A colaboração ajudou a expandir a circulação do músico brasileiro no circuito do jazz, preservando sua linguagem ancorada em baião, frevo, samba e, claro, muita improvisação. O episódio também tornou-se referência para analisar a dualidade entre a experimentação de Davis e a escrita rítmico-harmônica de Hermeto no início dos anos 1970.
Repercussão e tributos no esporte e na cultura
A celebração da obra de Hermeto Pascoal não se reteve ao mundo da música. Clubes de futebol também prestaram homenagem. O Clube de Regatas Brasil (CRB) destacou a “alagoanidade” do compositor:
“O alagoano Hermeto levou o nome do nosso estado para os mais diversos palcos internacionais, eternizando-se como um dos maiores gênios da música brasileira. Neste momento de dor, o Clube de Regatas Brasil se solidariza com seus familiares, amigos e admiradores, desejando força e conforto a todos.”
O Fluminense Football Club lembrou o título de Tricolor Ilustre (2024) e publicou: “O Fluminense Football Club lamenta profundamente a morte do ícone da música brasileira Hermeto Pascoal. […] Nossos sentimentos à família, amigos e fãs daquele que era considerado um dos maiores músicos de todo o mundo”.

• _TAREFA PROPOSTA_: Transcreva, do texto sobre Hermeto Pascoal, a passagem que começa em "A colaboração ajudou" e termina em "dos anos 1970.".

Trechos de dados
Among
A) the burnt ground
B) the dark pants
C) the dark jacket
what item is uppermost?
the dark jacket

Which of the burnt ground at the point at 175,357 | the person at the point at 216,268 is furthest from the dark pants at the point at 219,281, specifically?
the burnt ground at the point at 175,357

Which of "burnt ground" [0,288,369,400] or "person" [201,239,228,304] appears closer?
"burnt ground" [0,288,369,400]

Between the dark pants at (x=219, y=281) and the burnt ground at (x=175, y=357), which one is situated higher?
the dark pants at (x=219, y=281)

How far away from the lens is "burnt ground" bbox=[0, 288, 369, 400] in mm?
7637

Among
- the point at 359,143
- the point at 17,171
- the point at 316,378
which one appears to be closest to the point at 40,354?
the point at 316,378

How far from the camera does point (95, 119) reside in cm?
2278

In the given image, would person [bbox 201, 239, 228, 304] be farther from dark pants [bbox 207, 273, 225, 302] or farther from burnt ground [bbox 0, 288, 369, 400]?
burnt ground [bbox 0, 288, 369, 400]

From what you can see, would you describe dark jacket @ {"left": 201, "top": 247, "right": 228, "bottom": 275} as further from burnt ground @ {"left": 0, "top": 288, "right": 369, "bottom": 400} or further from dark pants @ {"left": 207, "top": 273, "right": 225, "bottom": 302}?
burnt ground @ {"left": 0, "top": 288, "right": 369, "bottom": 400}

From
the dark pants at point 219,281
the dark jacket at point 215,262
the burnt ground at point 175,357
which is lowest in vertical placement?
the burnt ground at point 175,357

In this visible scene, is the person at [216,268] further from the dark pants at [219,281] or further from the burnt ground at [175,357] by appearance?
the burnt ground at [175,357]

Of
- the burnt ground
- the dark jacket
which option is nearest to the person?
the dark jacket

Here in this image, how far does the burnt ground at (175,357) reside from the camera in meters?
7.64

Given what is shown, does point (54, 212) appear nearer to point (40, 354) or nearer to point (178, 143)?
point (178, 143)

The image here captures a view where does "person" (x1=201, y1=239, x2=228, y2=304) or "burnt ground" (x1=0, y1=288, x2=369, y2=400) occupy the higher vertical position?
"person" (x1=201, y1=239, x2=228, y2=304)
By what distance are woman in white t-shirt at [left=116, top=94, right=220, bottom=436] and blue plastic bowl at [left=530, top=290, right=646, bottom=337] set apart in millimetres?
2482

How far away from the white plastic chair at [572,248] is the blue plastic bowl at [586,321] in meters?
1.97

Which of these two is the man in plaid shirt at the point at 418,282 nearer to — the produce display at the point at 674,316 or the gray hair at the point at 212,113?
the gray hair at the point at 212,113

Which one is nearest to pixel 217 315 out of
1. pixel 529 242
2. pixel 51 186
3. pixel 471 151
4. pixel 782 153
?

• _ESPAÇO PARA RESPOSTA_:
A colaboração ajudou a expandir a circulação do músico brasileiro no circuito do jazz, preservando sua linguagem ancorada em baião, frevo, samba e, claro, muita improvisação. O episódio também tornou-se referência para analisar a dualidade entre a experimentação de Davis e a escrita rítmico-harmônica de Hermeto no início dos anos 1970.